Here’s my latest article on McKnight’s Long-Term Care News:
When families seek mental health treatment, it’s often because of a “problem child.” Family therapists consider this person to be the “identified patient” and recognize that the troubled individual is part of a family unit whose members all benefit from assistance.
By contrast, when a resident enters long-term care, we tend to focus solely on the needs of the resident, even though they’re almost always part of a family system that is being affected by their placement.
Oddly, we do this in spite of the fact that it’s frequently a family member who chooses the facility or community where the loved one will live.
If we consider that we’re admitting families rather than just the residents themselves, we’d recognize the need to provide family-centered care in addition to resident-centered care.
Instead, we repeatedly attend to the needs of families in a haphazard, reactive fashion. Those tense family meetings with the director of nursing and the administrator after the staff “mishandled” an interaction with a family member are more likely a lack of organizational attention to the needs of families and an absence of proper training than they are a reflection of staff error or of a “difficult” family.

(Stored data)
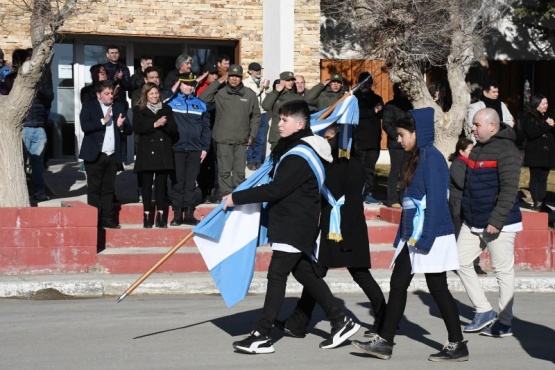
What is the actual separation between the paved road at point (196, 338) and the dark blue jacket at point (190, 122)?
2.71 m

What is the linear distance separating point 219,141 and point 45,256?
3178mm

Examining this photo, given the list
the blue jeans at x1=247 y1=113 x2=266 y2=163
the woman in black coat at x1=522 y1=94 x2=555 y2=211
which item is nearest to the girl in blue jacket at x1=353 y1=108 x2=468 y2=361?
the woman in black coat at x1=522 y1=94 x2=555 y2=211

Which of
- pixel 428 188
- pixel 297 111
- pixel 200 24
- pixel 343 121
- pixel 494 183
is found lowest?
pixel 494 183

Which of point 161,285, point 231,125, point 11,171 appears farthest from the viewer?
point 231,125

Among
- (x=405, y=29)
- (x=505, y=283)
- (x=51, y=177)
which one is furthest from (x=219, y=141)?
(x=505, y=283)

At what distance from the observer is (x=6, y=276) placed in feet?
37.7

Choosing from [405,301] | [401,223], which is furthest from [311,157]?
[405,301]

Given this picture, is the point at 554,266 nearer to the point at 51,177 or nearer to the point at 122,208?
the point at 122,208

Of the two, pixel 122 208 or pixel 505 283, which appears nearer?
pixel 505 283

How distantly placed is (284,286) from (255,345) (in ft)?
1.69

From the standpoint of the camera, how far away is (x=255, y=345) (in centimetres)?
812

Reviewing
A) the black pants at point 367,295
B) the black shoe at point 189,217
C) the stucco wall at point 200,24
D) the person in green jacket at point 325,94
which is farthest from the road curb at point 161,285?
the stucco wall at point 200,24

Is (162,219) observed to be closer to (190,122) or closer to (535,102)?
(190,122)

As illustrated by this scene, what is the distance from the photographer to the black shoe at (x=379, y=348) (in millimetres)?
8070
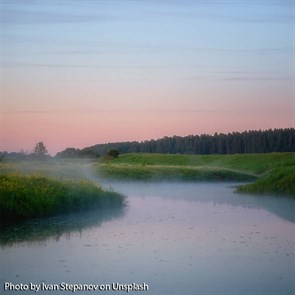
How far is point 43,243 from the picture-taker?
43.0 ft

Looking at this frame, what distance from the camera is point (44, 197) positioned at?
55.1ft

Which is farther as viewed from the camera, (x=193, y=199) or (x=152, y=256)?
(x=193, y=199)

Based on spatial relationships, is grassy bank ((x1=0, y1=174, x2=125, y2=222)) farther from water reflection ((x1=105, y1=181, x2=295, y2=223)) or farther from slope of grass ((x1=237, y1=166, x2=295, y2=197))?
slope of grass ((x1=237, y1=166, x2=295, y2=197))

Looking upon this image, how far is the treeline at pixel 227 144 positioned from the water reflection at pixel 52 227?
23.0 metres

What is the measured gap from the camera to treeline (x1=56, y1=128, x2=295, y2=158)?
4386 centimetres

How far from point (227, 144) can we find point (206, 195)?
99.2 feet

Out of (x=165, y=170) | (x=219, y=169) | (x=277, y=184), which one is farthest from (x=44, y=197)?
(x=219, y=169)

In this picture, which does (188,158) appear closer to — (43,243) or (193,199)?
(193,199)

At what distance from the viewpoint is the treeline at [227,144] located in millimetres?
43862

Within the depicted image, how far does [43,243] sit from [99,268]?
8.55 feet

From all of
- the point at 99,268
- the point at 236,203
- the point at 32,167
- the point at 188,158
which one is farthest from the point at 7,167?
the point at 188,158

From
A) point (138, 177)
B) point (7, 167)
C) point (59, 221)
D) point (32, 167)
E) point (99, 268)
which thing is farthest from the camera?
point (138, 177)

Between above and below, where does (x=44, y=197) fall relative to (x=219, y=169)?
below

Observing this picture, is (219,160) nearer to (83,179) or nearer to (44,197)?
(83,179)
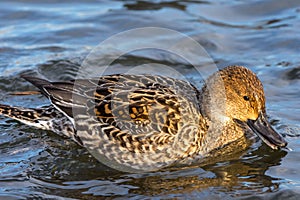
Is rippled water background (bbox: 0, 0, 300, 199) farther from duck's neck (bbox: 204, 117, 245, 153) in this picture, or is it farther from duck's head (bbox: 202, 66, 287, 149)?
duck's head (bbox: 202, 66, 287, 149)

**REQUIREMENT:**
Write the next part of the article on family-centered care in long-term care, starting where it stops. These entries have no connection to the article on family care in long-term care.

**WRITTEN ANSWER:**
Here are some ways to implement family-centered care:
1. Convey essential information to families about your facility or campus in a way that’s easy to access. If your website offers only platitudes about how you really care and then lists insurance options, you’re telling potential customers what you really care about and it isn’t them. Instead, turn your site into a 24/7 support kiosk, answering questions families commonly have about your community and helping them to be better caregivers and community members. Include, for example, information about their role in care plan meetings or how to help their loved one adjust to their new home. Add a list of resources they might want to consult. (My book, “The Savvy Resident’s Guide,” for example, is one way to offer information and soothe the frayed nerves of family members.)
2. Hold regular family meetings on topics that frequently affect them, such as caregiver stress, understanding dementia, and making the most of an off-campus pass (a great session to hold before the holiday season, hint, hint). Even though this may seem like yet another task to add to an already burdened staff, it will save time in the long run: Rather than answer the same questions individually, your staff can direct families to the meetings where questions can be discussed simultaneously and in depth.
3. Reach out to families during transitions in care, such as moving from an independent apartment to the care center in a continuing care retirement community.